Patrick Morrisey
Patrick Morrisey was elected as the Attorney General for the State of West Virginia on November 6, 2012, reelected to a second term Nov. 8, 2016, and reelected to a third term Nov. 3, 2020. He was initially sworn into office on January 14, 2013.
Patrick Morrisey is the first Republican to serve as Attorney General in West Virginia since 1933, and as a resident of Harpers Ferry, Morrisey is also the first Attorney General from Jefferson County in our state's history.
Since becoming Attorney General, Morrisey has made fighting fraud, waste, abuse, and corruption a top priority of the Office. Shortly after taking office, he instituted a new policy for hiring outside counsel that has dramatically increased transparency and saved the state more than $37 million. He has also returned more than $57 million in monies to the state and has brought in many millions more to state agency clients and consumers.
In late 2015, Attorney General Morrisey established a partnership with the Social Security Administration to fight disability fraud. That program saved $24.6 million since its inception in West Virginia.
When you combine the Attorney General's disability and Medicaid fraud units, as well as the office's efforts to enforce the tobacco settlement and preserve funding for the state and its political subdivisions, with the hundreds of millions generated by his Consumer Protection Division, the office's total money protected for consumers and taxpayers exceeds $1 billion since 2013.
Morrisey has been one of the most active Attorneys General in the country fighting federal overreach by filing lawsuits and submitting amicus briefs before the U.S. Supreme Court and other courts on a number of issues, ranging from protecting the Second Amendment to defending state jobs and our valuable energy resources. Morrisey led a 19-state coalition to victory in the U.S. Supreme Court after a multi-year challenge to the Obama-era Clean Power Plan, one of the most illegal and unprecedented regulations in our country's history. The Office's 2022 win in
West Virginia v. EPA is among the most significant administrative and environmental law decisions of recent decades. Most recently, he led a 13-state effort challenging a provision in law preventing states from lowering taxes. He has been out in front defending the Second Amendment and human life.
During his tenure in office, Morrisey also has transformed the Office to aggressively fight the state's substance abuse epidemic. That includes development of best practices for prescribers and dispensers, a first-of-its-kind initiative in West Virginia endorsed by a broad array of state and national stakeholders.
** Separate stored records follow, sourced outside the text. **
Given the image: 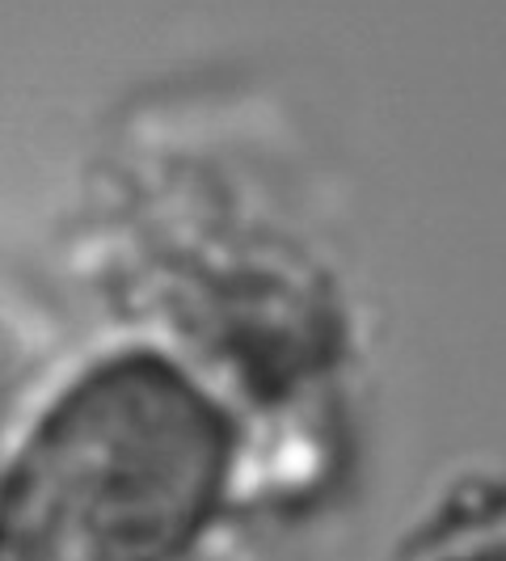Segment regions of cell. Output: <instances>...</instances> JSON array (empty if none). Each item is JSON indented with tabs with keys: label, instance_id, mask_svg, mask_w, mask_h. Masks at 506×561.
Returning a JSON list of instances; mask_svg holds the SVG:
<instances>
[{
	"label": "cell",
	"instance_id": "6da1fadb",
	"mask_svg": "<svg viewBox=\"0 0 506 561\" xmlns=\"http://www.w3.org/2000/svg\"><path fill=\"white\" fill-rule=\"evenodd\" d=\"M225 422L157 364L93 380L18 469L0 561H165L211 511Z\"/></svg>",
	"mask_w": 506,
	"mask_h": 561
},
{
	"label": "cell",
	"instance_id": "7a4b0ae2",
	"mask_svg": "<svg viewBox=\"0 0 506 561\" xmlns=\"http://www.w3.org/2000/svg\"><path fill=\"white\" fill-rule=\"evenodd\" d=\"M405 561H506V503L435 528L410 549Z\"/></svg>",
	"mask_w": 506,
	"mask_h": 561
}]
</instances>
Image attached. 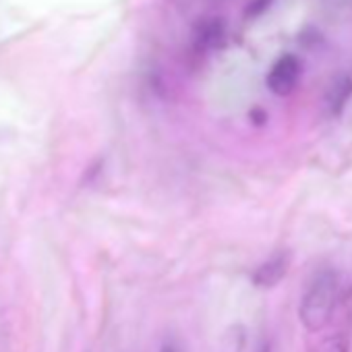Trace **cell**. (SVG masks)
Segmentation results:
<instances>
[{
	"instance_id": "6da1fadb",
	"label": "cell",
	"mask_w": 352,
	"mask_h": 352,
	"mask_svg": "<svg viewBox=\"0 0 352 352\" xmlns=\"http://www.w3.org/2000/svg\"><path fill=\"white\" fill-rule=\"evenodd\" d=\"M338 276L331 270H319L311 276L298 305V319L309 331H321L336 309Z\"/></svg>"
},
{
	"instance_id": "7a4b0ae2",
	"label": "cell",
	"mask_w": 352,
	"mask_h": 352,
	"mask_svg": "<svg viewBox=\"0 0 352 352\" xmlns=\"http://www.w3.org/2000/svg\"><path fill=\"white\" fill-rule=\"evenodd\" d=\"M228 40V25L222 17H201L191 34V46L197 54H210L224 48Z\"/></svg>"
},
{
	"instance_id": "3957f363",
	"label": "cell",
	"mask_w": 352,
	"mask_h": 352,
	"mask_svg": "<svg viewBox=\"0 0 352 352\" xmlns=\"http://www.w3.org/2000/svg\"><path fill=\"white\" fill-rule=\"evenodd\" d=\"M300 75H302V63L298 60V56L284 54L272 65L265 83H267L272 94L290 96L296 89V85L300 81Z\"/></svg>"
},
{
	"instance_id": "277c9868",
	"label": "cell",
	"mask_w": 352,
	"mask_h": 352,
	"mask_svg": "<svg viewBox=\"0 0 352 352\" xmlns=\"http://www.w3.org/2000/svg\"><path fill=\"white\" fill-rule=\"evenodd\" d=\"M288 265H290V255L288 253H278L272 259L263 261L255 270V274H253L255 286H259V288H272V286H276L286 276Z\"/></svg>"
},
{
	"instance_id": "5b68a950",
	"label": "cell",
	"mask_w": 352,
	"mask_h": 352,
	"mask_svg": "<svg viewBox=\"0 0 352 352\" xmlns=\"http://www.w3.org/2000/svg\"><path fill=\"white\" fill-rule=\"evenodd\" d=\"M350 96H352V73H342L327 89V96H325L327 110L331 114H340Z\"/></svg>"
},
{
	"instance_id": "8992f818",
	"label": "cell",
	"mask_w": 352,
	"mask_h": 352,
	"mask_svg": "<svg viewBox=\"0 0 352 352\" xmlns=\"http://www.w3.org/2000/svg\"><path fill=\"white\" fill-rule=\"evenodd\" d=\"M313 352H348V340L342 333L327 336L313 348Z\"/></svg>"
},
{
	"instance_id": "52a82bcc",
	"label": "cell",
	"mask_w": 352,
	"mask_h": 352,
	"mask_svg": "<svg viewBox=\"0 0 352 352\" xmlns=\"http://www.w3.org/2000/svg\"><path fill=\"white\" fill-rule=\"evenodd\" d=\"M272 5V0H249V5H247V17L255 19L259 15H263Z\"/></svg>"
},
{
	"instance_id": "ba28073f",
	"label": "cell",
	"mask_w": 352,
	"mask_h": 352,
	"mask_svg": "<svg viewBox=\"0 0 352 352\" xmlns=\"http://www.w3.org/2000/svg\"><path fill=\"white\" fill-rule=\"evenodd\" d=\"M160 352H187L179 342H166L162 348H160Z\"/></svg>"
},
{
	"instance_id": "9c48e42d",
	"label": "cell",
	"mask_w": 352,
	"mask_h": 352,
	"mask_svg": "<svg viewBox=\"0 0 352 352\" xmlns=\"http://www.w3.org/2000/svg\"><path fill=\"white\" fill-rule=\"evenodd\" d=\"M333 7H340V9H352V0H327Z\"/></svg>"
},
{
	"instance_id": "30bf717a",
	"label": "cell",
	"mask_w": 352,
	"mask_h": 352,
	"mask_svg": "<svg viewBox=\"0 0 352 352\" xmlns=\"http://www.w3.org/2000/svg\"><path fill=\"white\" fill-rule=\"evenodd\" d=\"M259 352H270V348H267V346H263V348H261Z\"/></svg>"
}]
</instances>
Morrisey has fought the opioid epidemic on multiple fronts, including realizing more than $712 million in settlements with opioid manufacturers, distributors, pharmacies, and marketers, while preserving the ability of counties and cities to realize over $400 million more. He filed a groundbreaking lawsuit against the U.S. Drug Enforcement Administration that achieved sweeping reforms to the nation's drug quota system – in part due to his lawsuit, illicit prescribing has declined significantly.
Morrisey also has combated the opioid crisis with civil litigation, multistate initiatives, funding to target opioid abuse, criminal prosecutions, new technology, engagement with the faith-based community, and significant education efforts.
In October 2020, Morrisey scored a historic victory in securing a $101.35 million settlement to recoup state road funding and restore competition in the state-approved asphalt and paving market. It marked the largest, single-state antitrust settlement in West Virginia's history.
Morrisey secured a $160 million Internet settlement in December 2015, which marked the largest, independently negotiated consumer protection settlement in West Virginia's history. He also strengthened the Office's Consumer Protection Division, enabling it to vigorously enforce the state's laws and proactively educate citizens about scams and ways to protect their identities.
In practice since 1992, Morrisey worked on many high profile health care matters in private practice prior to serving as Attorney General, and possesses a broad array of experience on regulatory issues, Medicare, Medicaid, policy, fraud and abuse investigations, legislative matters, strategic counseling, and legal and policy challenges to federal statutes and regulations.
Between 1999 and 2004, Morrisey served as the Deputy Staff Director and Chief Health Care Counsel to the House of Representatives Energy and Commerce Committee, helping draft and negotiate major legislation, including the Medicare Modernization Act of 2003 and the Bioterrorism and Public Health Preparedness Act of 2002. Morrisey served as the principal liaison for the House of Representatives Energy and Commerce Committee on health care issues to the White House, the U.S. Senate, the House of Representatives, the Department of Health and Human Services, and the Centers for Medicare and Medicaid Services.
Morrisey graduated with honors from Rutgers College in 1989 earning Bachelor of Arts degrees in history and political science. He received a juris doctor from Rutgers Law School-Newark in 1992.
Prior to law school, he also served as a tennis umpire, working his way up to officiating at the U.S. Open in 1988 and 1989.
A product of a working-class family, Morrisey is married and has a stepdaughter. His father was a World War II veteran and his mother was a registered nurse with the Veterans Administration.